**WHAT TO WORK ON:** Print all entries below exactly, without images.

**RECORDS SHOWN:**
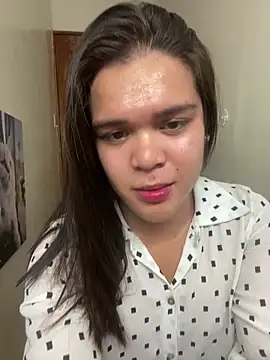 stripyapril online show from February 11, 5:01 am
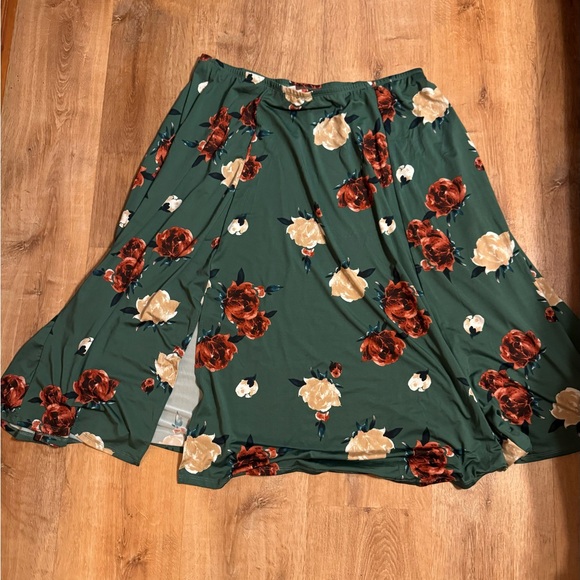 Skirt - Picture 1 of 4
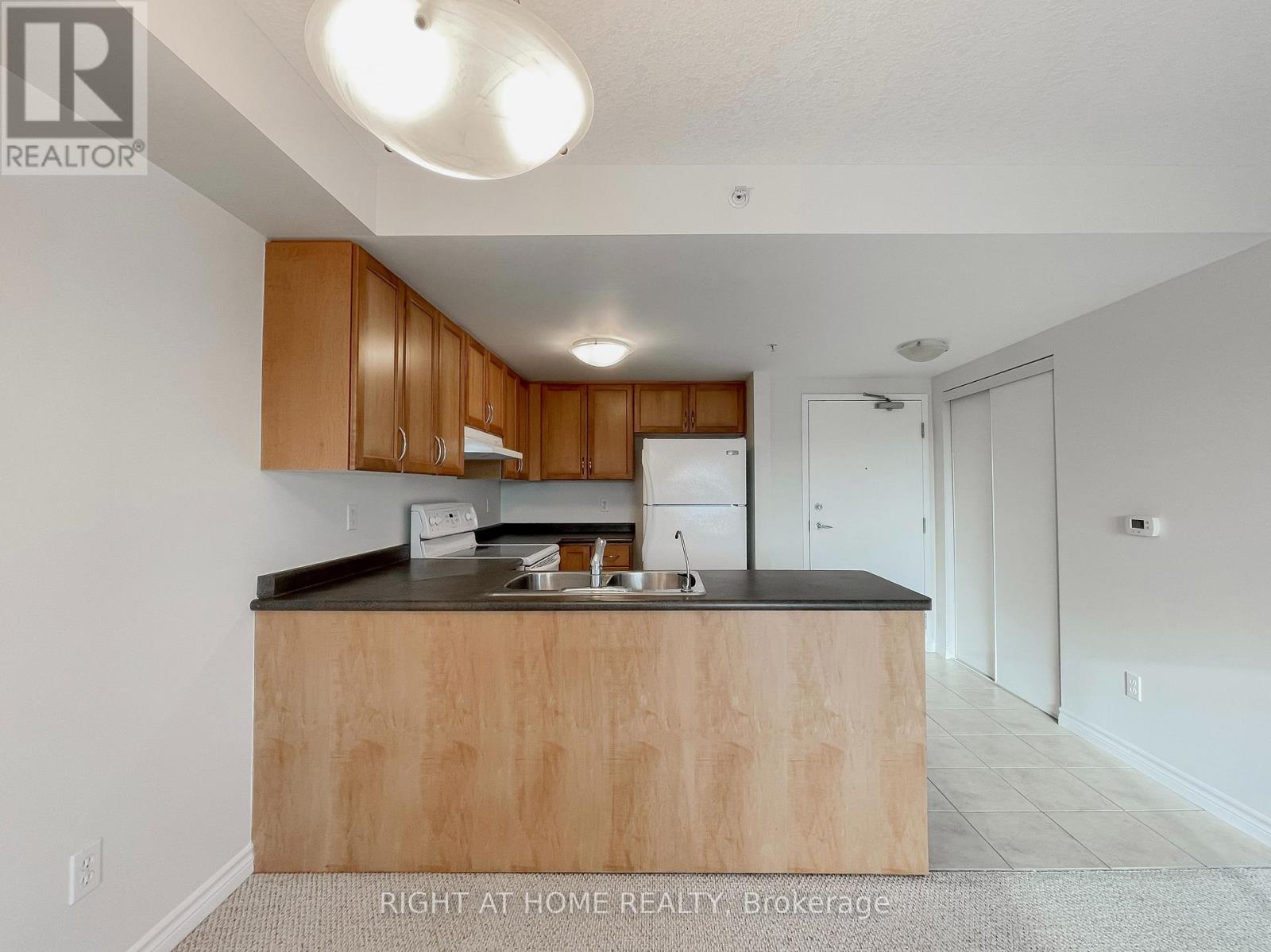 409 - 41 Goodwin Drive, Guelph, Ontario N1L 0E7 - Photo 6 - X12527306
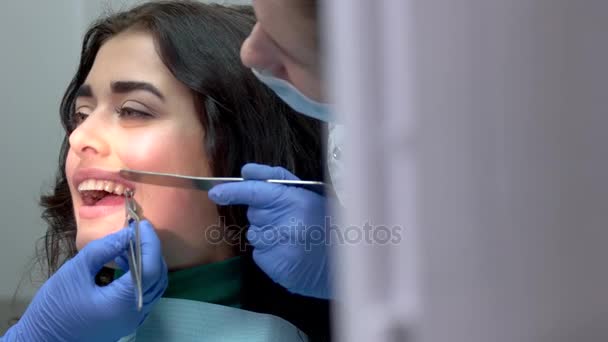 Zubaři instalaci zuby rovnátka. - Záběry, video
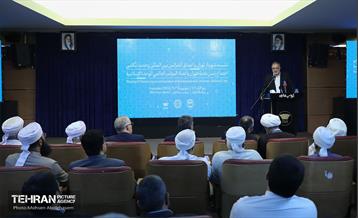 نشست شهردار تهران و اعضای سی و هشتمین دوره کنفرانس بین‌المللی وحدت اسلامی 11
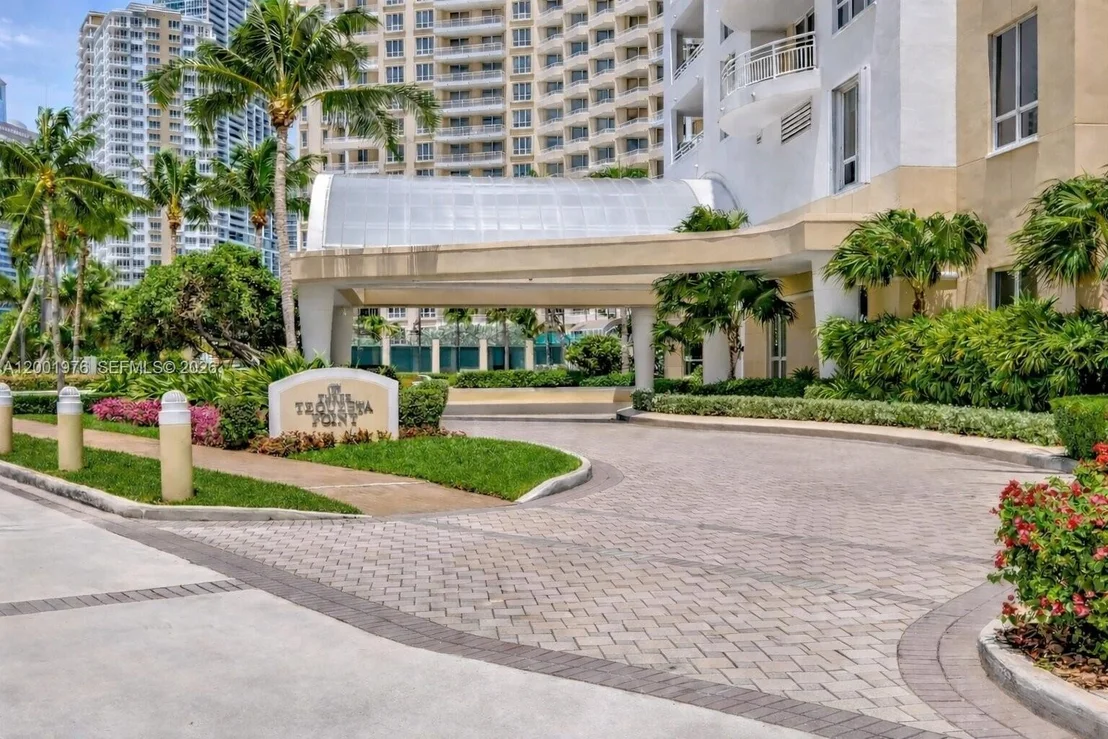 Photo of Unit 905 at 848 Brickell Key Dr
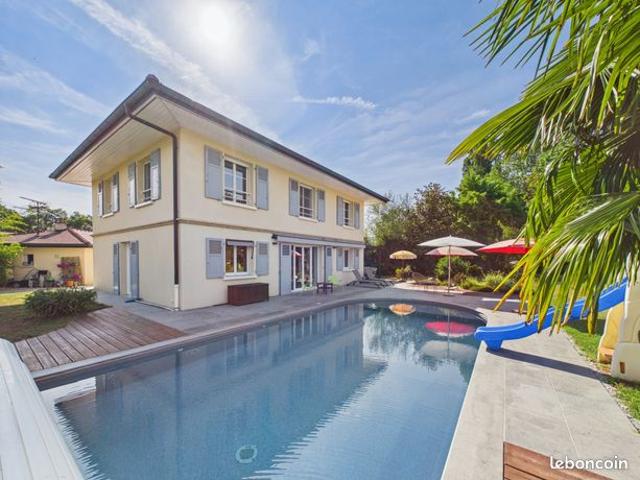 Propriété 6 pièces 168 m²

**EXPECTED ANSWER:**
 stripyapril online show from February 11, 5:01 am
 Skirt - Picture 1 of 4
 409 - 41 Goodwin Drive, Guelph, Ontario N1L 0E7 - Photo 6 - X12527306
 Zubaři instalaci zuby rovnátka. - Záběry, video
 نشست شهردار تهران و اعضای سی و هشتمین دوره کنفرانس بین‌المللی وحدت اسلامی 11
 Photo of Unit 905 at 848 Brickell Key Dr
 Propriété 6 pièces 168 m²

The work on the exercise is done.